For four weeks, every four years, something odd happens on the streets and roadways around our great wide world. It's nothing truly awful and it's not something really great, but it's irritating – and one thing we don't need is more traffic-related irritation.

I'm referring to the mini traffic jams and distractions caused by celebrations of World Cup 2014 enthusiasts – a summertime automobile Mardi Gras. With each play, the streets flood with vehicles draped in garish colours and obscure flags driven by gleeful morons and their equally exuberant moron passengers.

Decorating cars with sports gear, while a little uncool, is not irritating. People love soccer, what I like to call "European rules football." We get it. But what is irksome is the way the World Cup brings out the poor winner in people. They hit the road en masse when their side triumphs.

Each sport incites different fan-base reactions. The Stanley Cup, for instance, seems to make fans want to destroy their city's downtown infrastructure and ignite cars. If Montreal wins, fans riot. If the Canucks were to ever win, fans would probably riot, but they make up for it by rioting when they lose. World Series victories often cause mini-drunken riots. Super Bowl wins cause riots. Recently, police had to quell a riot by Seattle Seahawks fans who torched couches, jumped on cars and caused general mayhem.

Take note, these idiots are celebrating a championship. In contrast, World Cup fans will drive around honking if their team wins a single game. Heck, they'll drive around honking if their team scores a single goal. So, we get four weeks of nut-job nationalists driving around and honking each time anyone wins.

My distaste for World Cup road revelry began in 1998 while living in Toronto's Corso Italia. It was a double whammy. Italians like soccer.

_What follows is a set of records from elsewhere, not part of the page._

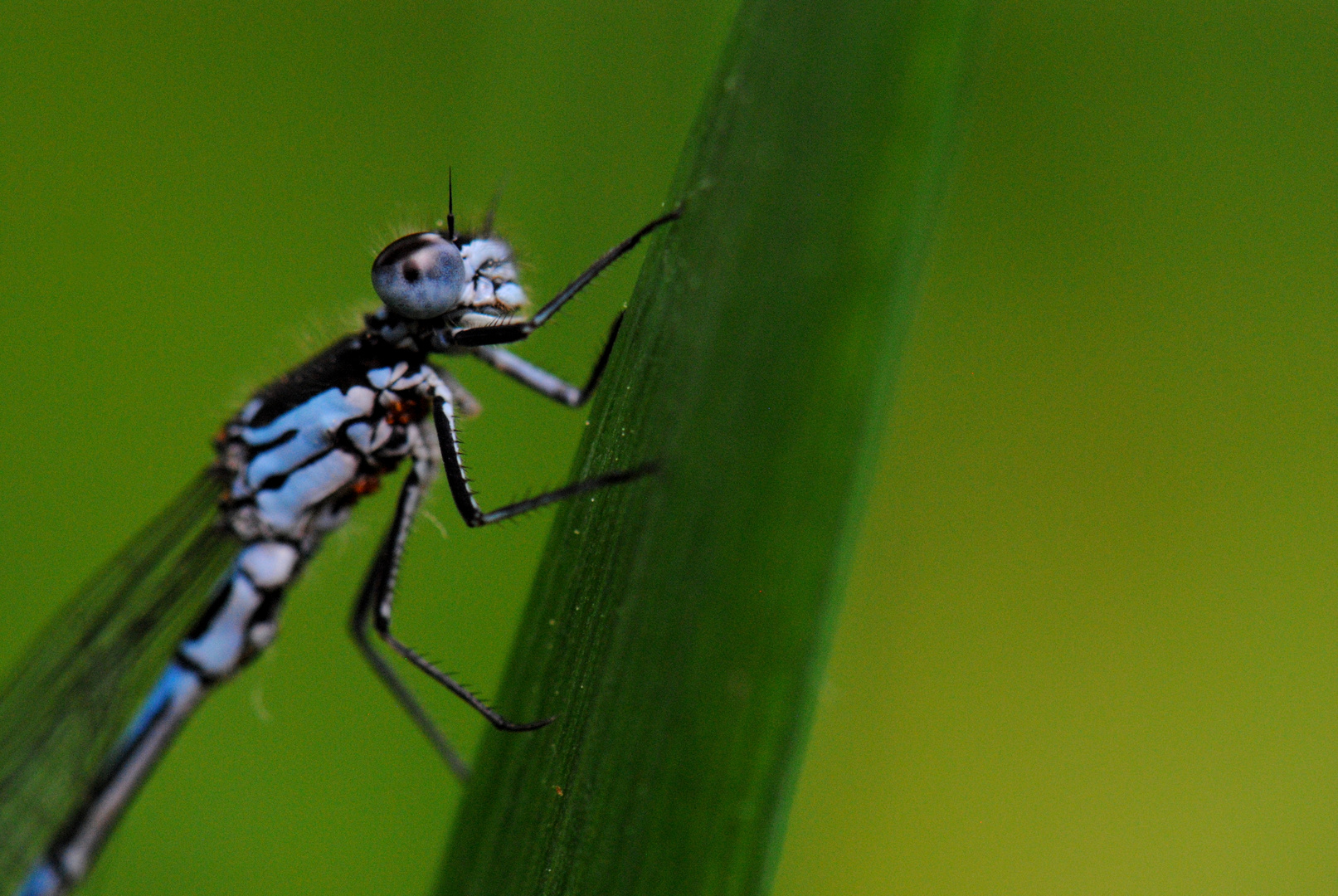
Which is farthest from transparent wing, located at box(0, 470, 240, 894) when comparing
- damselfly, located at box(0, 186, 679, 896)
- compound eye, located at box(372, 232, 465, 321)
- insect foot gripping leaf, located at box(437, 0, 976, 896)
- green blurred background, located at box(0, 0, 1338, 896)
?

Italy is good at soccer. The celebration was incessant. It seemed like every time I looked up from my limonata, fans were circling the block, clogging St. Clair Avenue West. Then Italy lost on penalty kicks to France.

Great, I thought, I'll be spared the usual motorcade.

Wrong.

A single Renault draped in a French flag spent an hour driving through Little Italy, rubbing it in.

There is no escape. It's the "World" Cup after all. There is nowhere you won't find legions of diehard footballers decking their rides in nationalistic colours dreaming feverishly of the day they can drive around honking like idiots.

I'm not against the World Cup. European rules football deserves to be celebrated. I love sports. I just don't understand the need to tear around after a win.

When Andre Agassi won the U.S. Open in 1994, I didn't dress my Jetta up in neon and acid wash jeans and drive around honking. I was happy he'd won, but I understood that he won. Not me. I might have driven around in my dad's Volvo 240 Series sedan when the San Francisco 49ers won Superbowl XVI in 1982, but I didn't have a driver's licence.

Then again, they say, "If you can't beat, join 'em." Perhaps the only way to beat World Cup automobile fever is to give in to it. I'm going to hit the local flag shop. With a name like Clark, I suppose I should buy England's St. George's Cross. Then again, I like oranges, so maybe I'll root for the Dutch – and German beer is pretty tasty, and French Brie is fine. Maybe I'll get all four to cover my bases.